**Rows from a dataset on spatial reasoning**:
— BEGIN —

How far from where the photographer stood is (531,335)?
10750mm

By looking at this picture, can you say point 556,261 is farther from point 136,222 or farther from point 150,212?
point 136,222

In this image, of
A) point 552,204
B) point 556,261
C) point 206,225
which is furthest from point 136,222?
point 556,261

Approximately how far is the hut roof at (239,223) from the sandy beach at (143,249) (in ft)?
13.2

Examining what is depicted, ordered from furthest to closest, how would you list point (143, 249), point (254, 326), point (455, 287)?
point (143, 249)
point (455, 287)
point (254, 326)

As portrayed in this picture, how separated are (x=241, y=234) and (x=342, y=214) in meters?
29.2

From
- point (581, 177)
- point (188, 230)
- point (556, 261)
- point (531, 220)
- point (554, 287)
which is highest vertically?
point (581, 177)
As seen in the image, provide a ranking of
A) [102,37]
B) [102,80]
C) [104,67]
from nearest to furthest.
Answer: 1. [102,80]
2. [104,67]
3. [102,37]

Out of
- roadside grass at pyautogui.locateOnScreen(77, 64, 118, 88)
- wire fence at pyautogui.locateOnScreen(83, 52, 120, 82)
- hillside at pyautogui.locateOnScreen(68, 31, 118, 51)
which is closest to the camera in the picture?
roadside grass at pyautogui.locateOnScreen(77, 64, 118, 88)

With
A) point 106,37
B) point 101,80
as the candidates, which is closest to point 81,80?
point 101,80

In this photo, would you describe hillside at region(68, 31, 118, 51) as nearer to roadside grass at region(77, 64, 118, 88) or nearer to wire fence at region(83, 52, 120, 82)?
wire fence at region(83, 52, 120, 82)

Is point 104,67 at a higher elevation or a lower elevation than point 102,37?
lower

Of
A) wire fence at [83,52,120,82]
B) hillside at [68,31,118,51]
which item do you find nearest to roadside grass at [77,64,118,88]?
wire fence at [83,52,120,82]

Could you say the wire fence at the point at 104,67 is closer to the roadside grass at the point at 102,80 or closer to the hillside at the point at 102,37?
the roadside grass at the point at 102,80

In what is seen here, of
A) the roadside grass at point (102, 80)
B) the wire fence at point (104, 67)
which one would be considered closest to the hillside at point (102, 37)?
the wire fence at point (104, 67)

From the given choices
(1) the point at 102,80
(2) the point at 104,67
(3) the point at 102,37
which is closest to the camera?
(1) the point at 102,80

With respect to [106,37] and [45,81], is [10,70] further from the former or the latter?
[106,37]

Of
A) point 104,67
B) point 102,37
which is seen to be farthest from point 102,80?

— END —

Rewrite the lines above as a numbered list, from the line containing "In what is seen here, of" through the final line, inclusive, and leave out any blank lines.

**Written answer**:
1. In what is seen here, of
2. A) the roadside grass at point (102, 80)
3. B) the wire fence at point (104, 67)
4. which one would be considered closest to the hillside at point (102, 37)?
5. the wire fence at point (104, 67)
6. From the given choices
7. (1) the point at 102,80
8. (2) the point at 104,67
9. (3) the point at 102,37
10. which is closest to the camera?
11. (1) the point at 102,80
12. With respect to [106,37] and [45,81], is [10,70] further from the former or the latter?
13. [106,37]
14. Of
15. A) point 104,67
16. B) point 102,37
17. which is seen to be farthest from point 102,80?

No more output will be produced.